________________ CM . . . . Volume XV Number 21. . . .June 12, 2009.


Skateboarding. (Crabtree Contact).

Andy Horsley.
St. Catharines, ON: Crabtree, 2009.
24 pp., pbk. & hc., $10.95 (pbk.), $20.76 (hc.).
ISBN 978-0-7787-3793-3 (pbk.), ISBN 978-0-7787-3771-1 (RLB).

Subject Heading:
Skateboarding-Juvenile literature.

Grades 3-9 / Ages 8-14.

Review by Philip Bravo.





Many cities have skateparks with half-pipes, bowls, and other obstacles. Skateboarders use the obstacles to perform flips, spins, and grabs high in the air. Skateparks are ideal places to meet with friends. You can show off your new tricks. You can also see local heroes killing it on the obstacles.

Dinosaur park – Old, concrete skateparks that were built in the 1970’s.
Mini-ramp – A small halfpipe about 5 feet (1.5 meter) high.

The vert ramp is a big halfpipe about 11.5 feet (3.5 meters) high. Helmets are pads are a must for this type of skateboarding. Vert ramps are where skateboarders learn to fly.

Every spring and summer, I spend at least part of the day asking teens to respect the “No Skateboarding” sign attached to the library’s entrance. Usually without incident, the children stop skateboarding in front of the library’s entrance, but before they leave with their shoulders slumped, I remind them that the library has some great resources about skateboarding. It is a hard sell, but a few avid skateboarders have begun to visit the library on a regular basis, board in hand. Andy Horsley’s book, originally published in 2001 by Raintree Steck-Vaughn, is a useful addition to any children’s collection, especially school and public libraries.

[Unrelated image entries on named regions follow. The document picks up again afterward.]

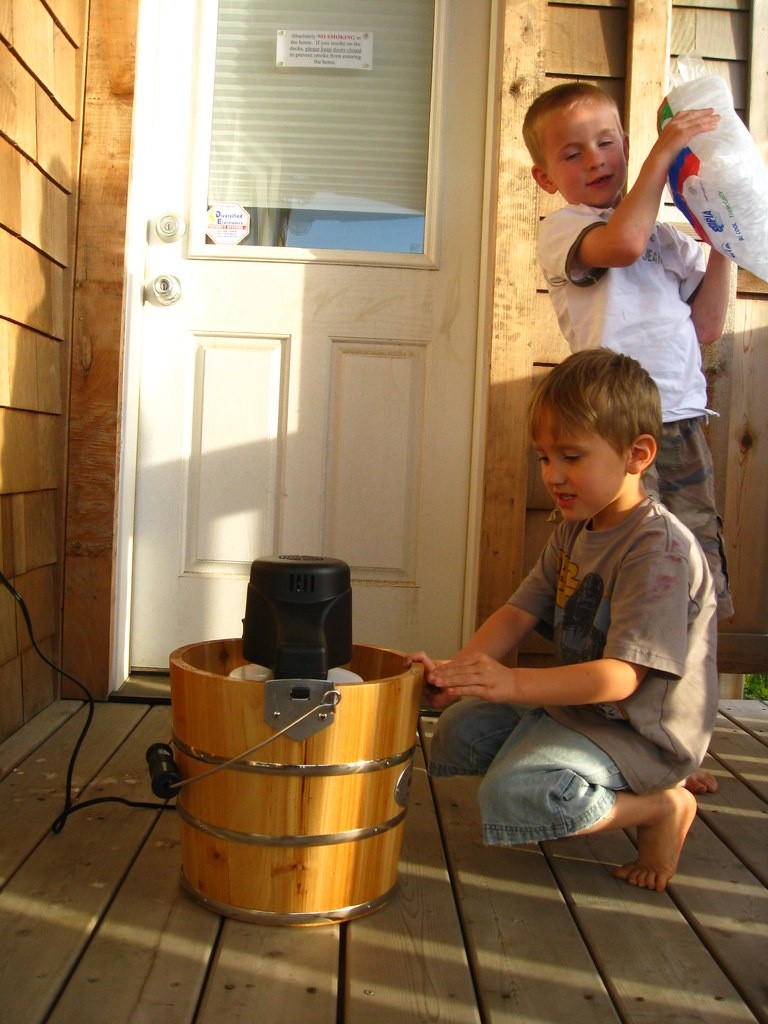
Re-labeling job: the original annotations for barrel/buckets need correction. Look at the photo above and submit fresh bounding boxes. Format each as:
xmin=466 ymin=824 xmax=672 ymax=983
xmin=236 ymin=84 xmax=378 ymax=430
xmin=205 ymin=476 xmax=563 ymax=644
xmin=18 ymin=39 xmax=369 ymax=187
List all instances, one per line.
xmin=171 ymin=637 xmax=424 ymax=927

     The book describes the history, style, language and culture of skateboarding since its beginning in 1960’s. Divided into 15 chapters and a total of 32 pages (including the index), this book is written with the busy skater and reluctant reader in mind. The book is dominated by attractive and appealing chapter headings, titles, colorful graphics and images. Short sentences and paragraphs are scattered across the pages in boxes to allow the reader to sort through relevant information quickly and easily. Words in a bold typeface indicate that a definition is available in the glossary. The book offers useful advice about common skateboarding tricks, tips to excel in the sport and gain sponsorships. Those interested in more information about skateboarding may refer to the web sites addresses provided in the books last page.

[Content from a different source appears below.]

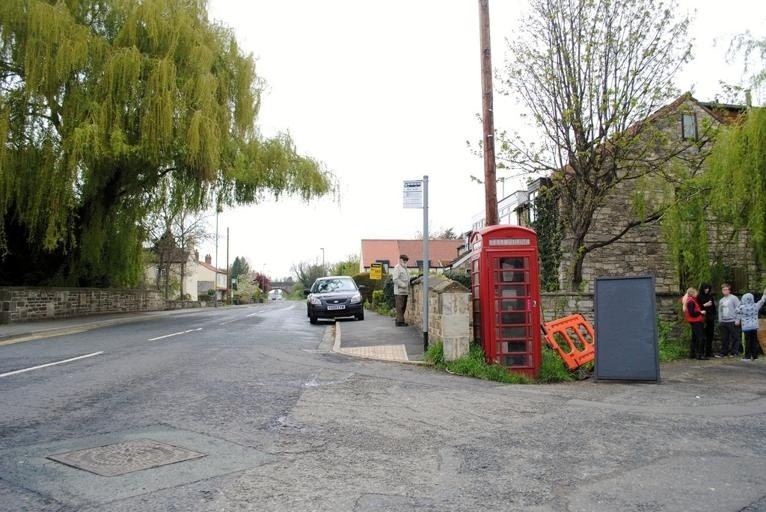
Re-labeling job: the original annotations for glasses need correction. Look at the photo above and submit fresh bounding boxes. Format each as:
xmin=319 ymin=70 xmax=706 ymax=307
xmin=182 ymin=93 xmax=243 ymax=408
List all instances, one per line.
xmin=403 ymin=258 xmax=408 ymax=261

     Although Skateboarding is written for reluctant readers, its high interest, low vocabulary content will appeal to any tween and/or older children looking for a quick introduction to the sport. I especially appreciate the inclusion of the graphic and text that warns the reader, as Andy Horsley put it: “In many places, it is illegal to skateboard. Look out for signs. Do not break the law.”

Highly Recommended.

Philip Bravo is a librarian at the Winnipeg Public Library in Winnipeg, MB.